Subject: Re: How to write a python-based backpup tool?
From: [email protected]
To: Matt Newville <[email protected]>
Cc: EPICS tech-talk <[email protected]>
Date: Fri, 16 Sep 2011 15:38:31 -0700

With same request files ( ~11K Pvs), I have
sddscasr 2 sec
burtrb   2 sec
python  10 sec
(with gigabit network)

I am wondering what is the reason for the difference.
As you can see below, just the connection to PV is comparatively 'slow'

debug output:
[Fri Sep 16 16:11:15 2011] import epics start
[Fri Sep 16 16:11:15 2011] import epics end
[Fri Sep 16 16:11:15 2011] request read
[Fri Sep 16 16:11:21 2011] connected to pv
[Fri Sep 16 16:11:23 2011] fetched PV values
[Fri Sep 16 16:11:23 2011] write on disk
[Fri Sep 16 16:11:23 2011] write completed

with

#!/usr/bin/env python 

WRITE_ON_DISK = True
USE_SQLITE = False

import time

print "[%s] import epics start" % time.asctime( time.localtime(time.time()) )
import epics
print "[%s] import epics end" % time.asctime( time.localtime(time.time()) )


pvNames = []
pvs = []
vals = []

with open("burt.req") as fp:
    for line in iter(fp.readline, ''):
        pvNames.append(line[:-1])

print "[%s] request read" % time.asctime( time.localtime(time.time()) )

for pvName in pvNames:
    pvs.append(epics.PV(pvName))

print "[%s] connected to pv" % time.asctime( time.localtime(time.time()) )

for pv in pvs:
    vals.append(pv.get())

print "[%s] fetched PV values" % time.asctime( time.localtime(time.time()) )
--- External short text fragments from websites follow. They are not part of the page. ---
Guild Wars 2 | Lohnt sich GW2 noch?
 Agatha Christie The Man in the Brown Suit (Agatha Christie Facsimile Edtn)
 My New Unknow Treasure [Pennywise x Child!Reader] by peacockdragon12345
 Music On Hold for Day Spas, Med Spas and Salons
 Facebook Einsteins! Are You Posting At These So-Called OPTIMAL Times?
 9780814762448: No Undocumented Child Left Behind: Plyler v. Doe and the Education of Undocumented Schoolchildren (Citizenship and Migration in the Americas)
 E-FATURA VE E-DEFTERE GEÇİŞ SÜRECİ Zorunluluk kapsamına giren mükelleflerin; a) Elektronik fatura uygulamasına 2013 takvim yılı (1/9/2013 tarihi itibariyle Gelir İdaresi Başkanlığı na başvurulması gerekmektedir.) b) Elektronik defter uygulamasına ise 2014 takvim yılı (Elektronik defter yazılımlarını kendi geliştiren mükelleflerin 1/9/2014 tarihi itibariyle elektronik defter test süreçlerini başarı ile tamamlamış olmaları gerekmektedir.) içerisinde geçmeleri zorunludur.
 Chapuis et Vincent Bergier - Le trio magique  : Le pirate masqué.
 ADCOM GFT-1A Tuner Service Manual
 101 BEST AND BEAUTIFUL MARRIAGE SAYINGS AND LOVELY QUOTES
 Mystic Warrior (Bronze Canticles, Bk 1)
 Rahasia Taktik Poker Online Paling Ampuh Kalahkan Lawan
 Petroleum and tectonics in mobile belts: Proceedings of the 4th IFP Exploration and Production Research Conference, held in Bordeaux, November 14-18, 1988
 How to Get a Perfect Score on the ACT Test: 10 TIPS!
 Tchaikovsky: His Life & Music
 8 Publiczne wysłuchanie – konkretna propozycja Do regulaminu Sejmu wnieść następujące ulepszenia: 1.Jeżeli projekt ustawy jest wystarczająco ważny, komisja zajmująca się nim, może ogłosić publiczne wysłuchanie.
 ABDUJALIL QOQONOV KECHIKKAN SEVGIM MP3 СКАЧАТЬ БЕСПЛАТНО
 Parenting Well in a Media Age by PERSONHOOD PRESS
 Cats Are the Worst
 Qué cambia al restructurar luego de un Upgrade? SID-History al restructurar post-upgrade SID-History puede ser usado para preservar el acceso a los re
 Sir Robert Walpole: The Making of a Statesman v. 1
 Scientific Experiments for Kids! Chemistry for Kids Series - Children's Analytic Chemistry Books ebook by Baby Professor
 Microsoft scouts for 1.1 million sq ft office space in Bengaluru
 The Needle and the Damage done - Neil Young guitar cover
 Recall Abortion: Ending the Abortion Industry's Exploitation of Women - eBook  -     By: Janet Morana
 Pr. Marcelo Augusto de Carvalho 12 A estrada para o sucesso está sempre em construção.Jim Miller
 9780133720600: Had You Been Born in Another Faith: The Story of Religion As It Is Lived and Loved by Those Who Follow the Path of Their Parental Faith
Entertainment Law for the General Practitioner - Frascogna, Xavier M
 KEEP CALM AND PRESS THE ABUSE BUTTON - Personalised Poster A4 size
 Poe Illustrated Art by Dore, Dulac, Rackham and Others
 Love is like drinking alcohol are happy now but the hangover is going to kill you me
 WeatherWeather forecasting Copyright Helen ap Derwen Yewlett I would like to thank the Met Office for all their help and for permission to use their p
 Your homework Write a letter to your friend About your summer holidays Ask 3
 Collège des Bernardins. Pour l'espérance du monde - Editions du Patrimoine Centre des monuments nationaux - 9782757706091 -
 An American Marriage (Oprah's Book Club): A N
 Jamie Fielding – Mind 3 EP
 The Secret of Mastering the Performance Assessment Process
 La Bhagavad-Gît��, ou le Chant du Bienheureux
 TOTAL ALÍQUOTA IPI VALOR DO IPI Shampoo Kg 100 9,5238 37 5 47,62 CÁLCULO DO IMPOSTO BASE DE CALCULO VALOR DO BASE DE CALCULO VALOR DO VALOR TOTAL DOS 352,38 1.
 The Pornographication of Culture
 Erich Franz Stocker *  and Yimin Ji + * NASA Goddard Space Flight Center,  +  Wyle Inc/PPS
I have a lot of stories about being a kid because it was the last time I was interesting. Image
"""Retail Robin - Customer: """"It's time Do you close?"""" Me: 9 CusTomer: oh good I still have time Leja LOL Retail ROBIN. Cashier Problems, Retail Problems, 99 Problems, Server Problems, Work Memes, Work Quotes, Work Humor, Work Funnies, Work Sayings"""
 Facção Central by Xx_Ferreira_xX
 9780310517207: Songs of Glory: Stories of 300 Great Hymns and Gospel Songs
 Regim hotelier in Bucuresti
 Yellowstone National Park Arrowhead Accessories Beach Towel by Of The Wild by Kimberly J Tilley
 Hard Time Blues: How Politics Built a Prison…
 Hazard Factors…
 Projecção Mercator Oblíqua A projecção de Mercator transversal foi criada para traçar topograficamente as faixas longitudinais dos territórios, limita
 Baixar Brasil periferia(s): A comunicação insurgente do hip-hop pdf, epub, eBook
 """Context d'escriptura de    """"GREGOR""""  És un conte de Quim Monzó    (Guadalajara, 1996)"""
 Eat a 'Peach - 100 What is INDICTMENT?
if not WRITE_ON_DISK : exit()

print "[%s] write on disk" % time.asctime( time.localtime(time.time()) )

if USE_SQLITE :
    from pysqlite2 import dbapi2 as sqlite

    connection = sqlite.connect('test.db')
    cursor = connection.cursor()
    cursor.execute('CREATE TABLE backup (id INTEGER PRIMARY KEY, pvname VARCHAR(50), value VARCHAR(50))')

    for index, pvName in enumerate(pvNames):
        sqlquery = "INSERT INTO backup VALUES (null, '%s','%s')" % (pvName, vals[index] )
        #cursor.execute('INSERT INTO names VALUES (null, "%s" % pvName, "%s" % vals[index])')
        cursor.execute(sqlquery)


    connection.commit()
    cursor.close()
    connection.close()

else:
    with open("test.txt",'w') as fp:
        for index, pvName in enumerate(pvNames) :
            print >>fp , "%s %s" % ( pvName, vals[index] )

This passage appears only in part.